This year, he just can't hit.

Down the stretch last year, Jenkins was a machine. He connected on 48 percent of his threes for Villanova the last 15 games last year, including, of course, the historic buzzer-beating game-winner against North Carolina that gave the Wildcats the NCAA championship.

This year down the stretch, Jenkins has struggled badly. He missed all six of his threes in Villanova's win over Mount St. Mary's on Thursday night (see game story), and in the Wildcats' last 15 games he's shooting just 27 percent from behind the arc, including 2 for 17 in his last three games.

Is Jenkins in a slump?

"Nah, what is a slump?" Jenkins said Friday in the Villanova locker room at KeyBank Center. "I don't know. I don't know what a slump is. … Shots fall sometimes and sometimes they don't."

And lately, they just haven't fallen for Jenkins.

He missed his first 10 shots against Mount St. Mary's and has now shot over 50 percent from the field just twice in 'Nova's last 15 games.

"I just tell him to keep shooting," Josh Hart said. "That's the biggest thing I do. With him … he's a shooter, that's what he is. You're not going to tell him, 'Don't shoot, you're in a slump.'

"That's like you telling Brett Favre after he threw a couple interceptions, 'Don't throw the ball.' He's a great shooter so we've got all the confidence in him.

"Every time we see him one-two step into a shot, we think it's going to be good. When you're a great shooter, you have a short-term memory. He probably didn't even realize he was 0 for 10. He probably thought he was 0 for 1 or 0 for 2."

Top-ranked and top-seeded Villanova, 32-3, faces No. 8 seed Wisconsin, 26-9, at 2:40 p.m. Saturday for a berth in the Sweet 16.

Safe to say the Wildcats need a more effective, more productive Jenkins than what they've gotten lately.

• Up through the Marquette game on Jan. 24, Jenkins was shooting 43 percent from three on 60 for 140 and ranked 83rd out of 581 players in NCAA Division I with at least 100 attempts.

• In 15 games since then, he's shooting 27 percent on 26 for 97, which ranks 386th out of 401 players in Division I with at least 60 attempts during that span.

Those figures come from the Sports-Reference database.

"I'm not worried at all because he does this a lot," Jay Wright said. "It's never his shot. It's his shot selection. He's like a gunslinger quarterback, you've just got to let him go. Because he thinks he's going to make every shot and I love that. I love it. I don't want to stop it.

# TASK SET
• a. In the article about Jenkins's shooting slump, which team does Villanova face on Saturday for a berth in the Sweet 16?
• b. Write the next part of the article about Jenkins's shooting slump, picking up after its final sentence.
The lines that come next are from a separate source.

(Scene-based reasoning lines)
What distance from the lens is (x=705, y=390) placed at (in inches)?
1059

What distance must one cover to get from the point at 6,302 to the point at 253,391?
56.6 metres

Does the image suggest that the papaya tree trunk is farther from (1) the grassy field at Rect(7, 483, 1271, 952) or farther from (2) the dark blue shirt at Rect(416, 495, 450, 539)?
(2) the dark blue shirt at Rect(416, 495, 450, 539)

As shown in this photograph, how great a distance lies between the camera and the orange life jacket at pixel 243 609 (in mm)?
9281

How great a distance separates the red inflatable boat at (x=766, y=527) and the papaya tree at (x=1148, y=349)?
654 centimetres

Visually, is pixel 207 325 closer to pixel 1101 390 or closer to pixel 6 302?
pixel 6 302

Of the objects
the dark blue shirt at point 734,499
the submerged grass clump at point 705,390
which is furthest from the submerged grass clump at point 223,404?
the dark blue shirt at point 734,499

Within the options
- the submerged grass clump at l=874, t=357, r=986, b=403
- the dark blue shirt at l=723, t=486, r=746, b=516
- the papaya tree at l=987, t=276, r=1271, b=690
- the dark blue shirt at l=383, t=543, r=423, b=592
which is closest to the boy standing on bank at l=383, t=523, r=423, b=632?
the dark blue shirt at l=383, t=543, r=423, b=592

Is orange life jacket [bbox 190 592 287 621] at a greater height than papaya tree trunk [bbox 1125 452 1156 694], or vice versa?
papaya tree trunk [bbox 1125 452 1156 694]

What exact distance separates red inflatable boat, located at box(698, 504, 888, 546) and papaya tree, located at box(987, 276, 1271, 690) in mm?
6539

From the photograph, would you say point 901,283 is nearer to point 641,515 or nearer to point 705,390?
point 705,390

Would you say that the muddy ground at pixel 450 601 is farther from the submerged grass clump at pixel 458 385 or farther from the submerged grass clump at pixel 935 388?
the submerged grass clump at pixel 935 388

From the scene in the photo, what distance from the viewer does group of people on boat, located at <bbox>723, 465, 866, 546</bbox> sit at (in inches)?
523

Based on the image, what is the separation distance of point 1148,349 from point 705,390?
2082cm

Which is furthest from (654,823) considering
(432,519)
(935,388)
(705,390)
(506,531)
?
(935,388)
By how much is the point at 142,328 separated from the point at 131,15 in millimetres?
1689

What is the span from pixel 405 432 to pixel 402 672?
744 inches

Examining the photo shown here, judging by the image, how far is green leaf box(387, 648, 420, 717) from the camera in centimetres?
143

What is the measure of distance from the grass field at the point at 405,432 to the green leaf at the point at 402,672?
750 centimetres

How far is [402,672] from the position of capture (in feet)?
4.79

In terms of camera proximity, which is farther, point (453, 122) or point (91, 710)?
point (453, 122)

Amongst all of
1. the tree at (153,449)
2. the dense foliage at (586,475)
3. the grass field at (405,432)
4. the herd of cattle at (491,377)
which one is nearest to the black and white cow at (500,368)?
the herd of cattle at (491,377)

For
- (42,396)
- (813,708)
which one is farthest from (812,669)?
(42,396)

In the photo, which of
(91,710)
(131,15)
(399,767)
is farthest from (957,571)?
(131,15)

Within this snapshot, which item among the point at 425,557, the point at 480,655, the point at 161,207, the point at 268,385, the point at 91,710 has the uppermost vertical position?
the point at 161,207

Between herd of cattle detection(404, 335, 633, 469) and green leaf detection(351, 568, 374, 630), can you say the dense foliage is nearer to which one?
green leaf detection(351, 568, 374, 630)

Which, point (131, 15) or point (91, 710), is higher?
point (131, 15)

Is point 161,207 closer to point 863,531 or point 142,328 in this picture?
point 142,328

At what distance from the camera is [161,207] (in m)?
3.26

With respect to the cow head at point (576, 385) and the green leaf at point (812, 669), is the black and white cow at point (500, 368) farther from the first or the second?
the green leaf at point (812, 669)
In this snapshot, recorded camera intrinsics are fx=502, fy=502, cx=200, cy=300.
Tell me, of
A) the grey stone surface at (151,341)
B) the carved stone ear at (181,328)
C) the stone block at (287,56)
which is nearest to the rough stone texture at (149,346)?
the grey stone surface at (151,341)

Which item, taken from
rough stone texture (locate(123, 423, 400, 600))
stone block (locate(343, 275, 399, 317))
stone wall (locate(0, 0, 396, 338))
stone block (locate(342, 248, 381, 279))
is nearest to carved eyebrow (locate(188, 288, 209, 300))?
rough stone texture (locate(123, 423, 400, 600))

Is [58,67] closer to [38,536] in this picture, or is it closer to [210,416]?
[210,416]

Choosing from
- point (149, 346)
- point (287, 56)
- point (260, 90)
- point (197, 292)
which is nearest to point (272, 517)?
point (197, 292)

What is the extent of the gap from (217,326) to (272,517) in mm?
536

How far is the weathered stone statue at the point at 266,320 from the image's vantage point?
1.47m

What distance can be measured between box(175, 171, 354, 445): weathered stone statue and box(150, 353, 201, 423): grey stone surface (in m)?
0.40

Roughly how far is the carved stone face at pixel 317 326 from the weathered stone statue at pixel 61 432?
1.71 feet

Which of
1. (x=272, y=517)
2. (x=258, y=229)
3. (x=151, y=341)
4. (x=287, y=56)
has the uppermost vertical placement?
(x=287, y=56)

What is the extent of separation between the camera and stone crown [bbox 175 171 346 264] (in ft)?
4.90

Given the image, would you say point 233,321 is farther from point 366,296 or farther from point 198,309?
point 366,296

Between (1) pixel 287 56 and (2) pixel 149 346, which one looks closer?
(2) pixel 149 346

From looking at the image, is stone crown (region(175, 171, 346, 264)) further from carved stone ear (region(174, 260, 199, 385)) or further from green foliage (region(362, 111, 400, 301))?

# THE RESULTS
• a. No. 8 seed Wisconsin.

• b.
"We've been through this all year. He's had games like this all year. He played like this in the Seton Hall game (1 for 8 in the Big East semis). There's no question when he doesn't score, we struggle.

"But we're just trying to teach him just to mix it up. If he's not making his threes, just drive the ball and we post him up a little bit, and in the second half [Thursday] I thought he did a better job. He drove the ball, we posted him up, got to the foul line.

"He can do everything, it's just that he loves to shoot threes. He's a gunslinger. He really is."

Jenkins has hit just five of his last 28 from three going back to the first half of the St. John's game.

In the Big East and NCAA Tournament last year, Jenkins shot 27 for 59 from three, a combined 46 percent.

Something is going on with Jenkins.

"I don't get caught up in that," Jenkins said. "I just focus on the things that help us win, and defense and rebounding and playing off my teammates and everything else falls into place after that.

"We just have a next-day, next-game mentality. We don't dwell on the past. We watch film, we get better and then we move forward."

Wright did allow that Jenkins needs to use better shot selection at times and rein in the contested threes and the threes from far beyond the arc.

"He's missing badly because he's 40 feet away from the basket and there's a guy in his face," Wright said. "But I'm OK with that. I really am. I'm not kidding you. Because we do shooting drills. [On Wednesday] we came here and we did shooting drills and he didn't miss a shot.

"Sometimes when guys are struggling you can see them on shooting drills and they're struggling and they're slamming the ball down. He makes every shot. In practice yesterday, he made every shot.

"We've been through this with him for four years, and I'm OK with him and he knows it."

Wright said Jenkins reminds him at times of Scottie Reynolds, who was a great player and great scorer and starred on the 2009 Final Four team. But was also prone to some prolonged shooting slumps. 

"He has a unique mindset," Wright said of Jenkins. "He thinks he can go for 35 every night and he thinks he's going to make every three and no matter how many he misses he thinks the next one is going in.

"He took one with a minute left [Thursday] that was from like 40 feet and contested and that's what I say to him: 'Kris, you're a great shooter when you take good shots.' But we've talked about this so many times, I want him to have that mentality. I'll live with this.

"Because there's always the fear from everybody else too that he can make the next one and that helps us offensively because Josh Hart and Jalen Brunson get to the rim because they're not leaving Kris. If they ever saw that he was losing confidence, he wasn't catching and shooting, then they could start backing off him. That would be worse for us than him going 0 for 7."

Despite the numbers, despite the stats, despite the dwindling production, Wright says the last thing he worries about is Jenkins' confidence.

"Never," he said. "Not him. There's certain guys you do. But never him. That's why we love him."